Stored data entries
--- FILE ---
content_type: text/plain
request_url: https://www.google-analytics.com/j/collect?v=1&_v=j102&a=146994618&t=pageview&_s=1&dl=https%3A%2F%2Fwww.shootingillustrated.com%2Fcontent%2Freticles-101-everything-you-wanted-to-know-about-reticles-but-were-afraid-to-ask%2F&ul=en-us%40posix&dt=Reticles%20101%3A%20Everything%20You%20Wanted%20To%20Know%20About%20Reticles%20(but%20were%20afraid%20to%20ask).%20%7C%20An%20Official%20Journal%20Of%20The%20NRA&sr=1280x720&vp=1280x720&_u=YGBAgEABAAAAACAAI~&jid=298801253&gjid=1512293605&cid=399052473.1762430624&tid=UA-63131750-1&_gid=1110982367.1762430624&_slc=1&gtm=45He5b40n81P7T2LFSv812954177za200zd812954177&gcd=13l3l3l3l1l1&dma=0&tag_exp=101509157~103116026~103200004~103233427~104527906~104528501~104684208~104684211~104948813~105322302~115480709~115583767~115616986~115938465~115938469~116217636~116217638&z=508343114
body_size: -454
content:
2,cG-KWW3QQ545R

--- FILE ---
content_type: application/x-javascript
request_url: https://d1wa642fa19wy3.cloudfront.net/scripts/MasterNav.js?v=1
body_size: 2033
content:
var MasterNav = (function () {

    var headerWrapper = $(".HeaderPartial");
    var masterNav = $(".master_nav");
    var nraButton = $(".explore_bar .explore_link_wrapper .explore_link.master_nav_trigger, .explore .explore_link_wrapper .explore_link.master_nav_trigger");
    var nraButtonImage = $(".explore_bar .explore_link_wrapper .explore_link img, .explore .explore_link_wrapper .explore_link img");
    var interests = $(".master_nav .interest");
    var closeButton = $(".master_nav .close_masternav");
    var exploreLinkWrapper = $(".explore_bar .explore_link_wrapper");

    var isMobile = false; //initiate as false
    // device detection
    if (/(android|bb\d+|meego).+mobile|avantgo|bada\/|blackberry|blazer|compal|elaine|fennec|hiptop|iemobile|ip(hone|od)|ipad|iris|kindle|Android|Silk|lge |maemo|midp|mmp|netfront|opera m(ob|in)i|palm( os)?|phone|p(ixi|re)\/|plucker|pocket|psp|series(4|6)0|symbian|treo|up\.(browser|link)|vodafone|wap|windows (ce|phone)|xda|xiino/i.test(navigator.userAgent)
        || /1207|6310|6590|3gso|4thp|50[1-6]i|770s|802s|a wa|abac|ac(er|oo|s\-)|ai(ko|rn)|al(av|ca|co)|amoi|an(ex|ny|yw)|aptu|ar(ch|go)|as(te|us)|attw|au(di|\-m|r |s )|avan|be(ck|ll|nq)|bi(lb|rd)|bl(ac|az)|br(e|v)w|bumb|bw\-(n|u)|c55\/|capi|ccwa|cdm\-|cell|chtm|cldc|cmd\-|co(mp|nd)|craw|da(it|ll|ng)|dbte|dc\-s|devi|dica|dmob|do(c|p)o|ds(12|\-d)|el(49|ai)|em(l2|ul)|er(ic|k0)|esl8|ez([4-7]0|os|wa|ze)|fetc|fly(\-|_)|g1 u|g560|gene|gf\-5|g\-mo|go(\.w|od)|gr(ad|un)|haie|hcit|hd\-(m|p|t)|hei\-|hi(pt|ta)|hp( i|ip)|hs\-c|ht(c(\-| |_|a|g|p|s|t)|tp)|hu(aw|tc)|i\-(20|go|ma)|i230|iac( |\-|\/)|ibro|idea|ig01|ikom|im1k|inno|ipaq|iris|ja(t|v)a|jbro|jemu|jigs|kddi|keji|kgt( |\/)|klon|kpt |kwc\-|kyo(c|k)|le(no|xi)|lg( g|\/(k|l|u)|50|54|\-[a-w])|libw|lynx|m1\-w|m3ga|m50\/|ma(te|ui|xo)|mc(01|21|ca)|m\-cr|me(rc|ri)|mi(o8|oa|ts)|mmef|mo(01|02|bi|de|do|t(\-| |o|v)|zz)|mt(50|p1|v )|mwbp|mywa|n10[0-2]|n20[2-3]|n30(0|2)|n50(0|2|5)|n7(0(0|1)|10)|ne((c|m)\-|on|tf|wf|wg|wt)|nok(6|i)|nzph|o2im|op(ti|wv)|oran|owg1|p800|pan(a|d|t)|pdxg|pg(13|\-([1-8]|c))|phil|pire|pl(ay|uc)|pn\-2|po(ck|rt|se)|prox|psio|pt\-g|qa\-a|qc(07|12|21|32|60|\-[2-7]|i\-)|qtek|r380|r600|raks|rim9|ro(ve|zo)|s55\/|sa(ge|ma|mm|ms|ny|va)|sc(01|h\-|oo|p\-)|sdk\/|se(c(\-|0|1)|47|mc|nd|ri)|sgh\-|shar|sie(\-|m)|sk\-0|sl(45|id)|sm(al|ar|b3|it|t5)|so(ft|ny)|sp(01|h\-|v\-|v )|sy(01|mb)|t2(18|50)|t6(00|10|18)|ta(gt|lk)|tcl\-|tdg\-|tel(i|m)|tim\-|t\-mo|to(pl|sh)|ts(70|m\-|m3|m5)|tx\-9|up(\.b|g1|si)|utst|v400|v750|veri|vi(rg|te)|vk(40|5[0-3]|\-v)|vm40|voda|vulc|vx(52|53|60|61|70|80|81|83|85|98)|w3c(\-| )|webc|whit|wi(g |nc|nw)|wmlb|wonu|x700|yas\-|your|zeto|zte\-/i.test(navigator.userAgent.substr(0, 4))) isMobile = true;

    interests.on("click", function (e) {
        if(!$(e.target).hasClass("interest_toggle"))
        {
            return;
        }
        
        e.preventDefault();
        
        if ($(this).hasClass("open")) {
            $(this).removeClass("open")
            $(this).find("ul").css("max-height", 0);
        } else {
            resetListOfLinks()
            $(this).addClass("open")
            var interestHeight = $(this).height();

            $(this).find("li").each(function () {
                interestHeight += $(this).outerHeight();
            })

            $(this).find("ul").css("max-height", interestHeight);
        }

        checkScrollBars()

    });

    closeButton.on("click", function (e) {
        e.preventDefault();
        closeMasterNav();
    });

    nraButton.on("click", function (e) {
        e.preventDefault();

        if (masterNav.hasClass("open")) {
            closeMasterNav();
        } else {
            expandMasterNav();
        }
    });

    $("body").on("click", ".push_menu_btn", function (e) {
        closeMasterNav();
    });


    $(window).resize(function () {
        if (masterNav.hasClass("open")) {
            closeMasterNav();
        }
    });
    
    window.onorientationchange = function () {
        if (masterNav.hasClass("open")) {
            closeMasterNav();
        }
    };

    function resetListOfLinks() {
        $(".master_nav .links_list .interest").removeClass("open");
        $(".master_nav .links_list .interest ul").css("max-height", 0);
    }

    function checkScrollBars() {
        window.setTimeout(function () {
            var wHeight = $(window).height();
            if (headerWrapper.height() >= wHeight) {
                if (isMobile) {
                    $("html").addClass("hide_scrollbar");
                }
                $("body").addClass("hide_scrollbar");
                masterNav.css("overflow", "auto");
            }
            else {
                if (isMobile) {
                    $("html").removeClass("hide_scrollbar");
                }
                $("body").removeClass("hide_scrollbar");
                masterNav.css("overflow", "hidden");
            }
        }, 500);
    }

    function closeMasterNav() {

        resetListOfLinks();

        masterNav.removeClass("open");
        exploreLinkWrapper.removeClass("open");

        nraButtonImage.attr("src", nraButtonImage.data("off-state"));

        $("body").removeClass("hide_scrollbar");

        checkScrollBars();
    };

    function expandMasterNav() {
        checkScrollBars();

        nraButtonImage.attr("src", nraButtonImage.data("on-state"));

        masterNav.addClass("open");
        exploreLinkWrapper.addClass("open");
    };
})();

-- Task item --
Take every line from the records above that has the word "this" and copy it.

-- Written reply --
        if ($(this).hasClass("open")) {
            $(this).removeClass("open")
            $(this).find("ul").css("max-height", 0);
            $(this).addClass("open")
            var interestHeight = $(this).height();
            $(this).find("li").each(function () {
                interestHeight += $(this).outerHeight();
            $(this).find("ul").css("max-height", interestHeight);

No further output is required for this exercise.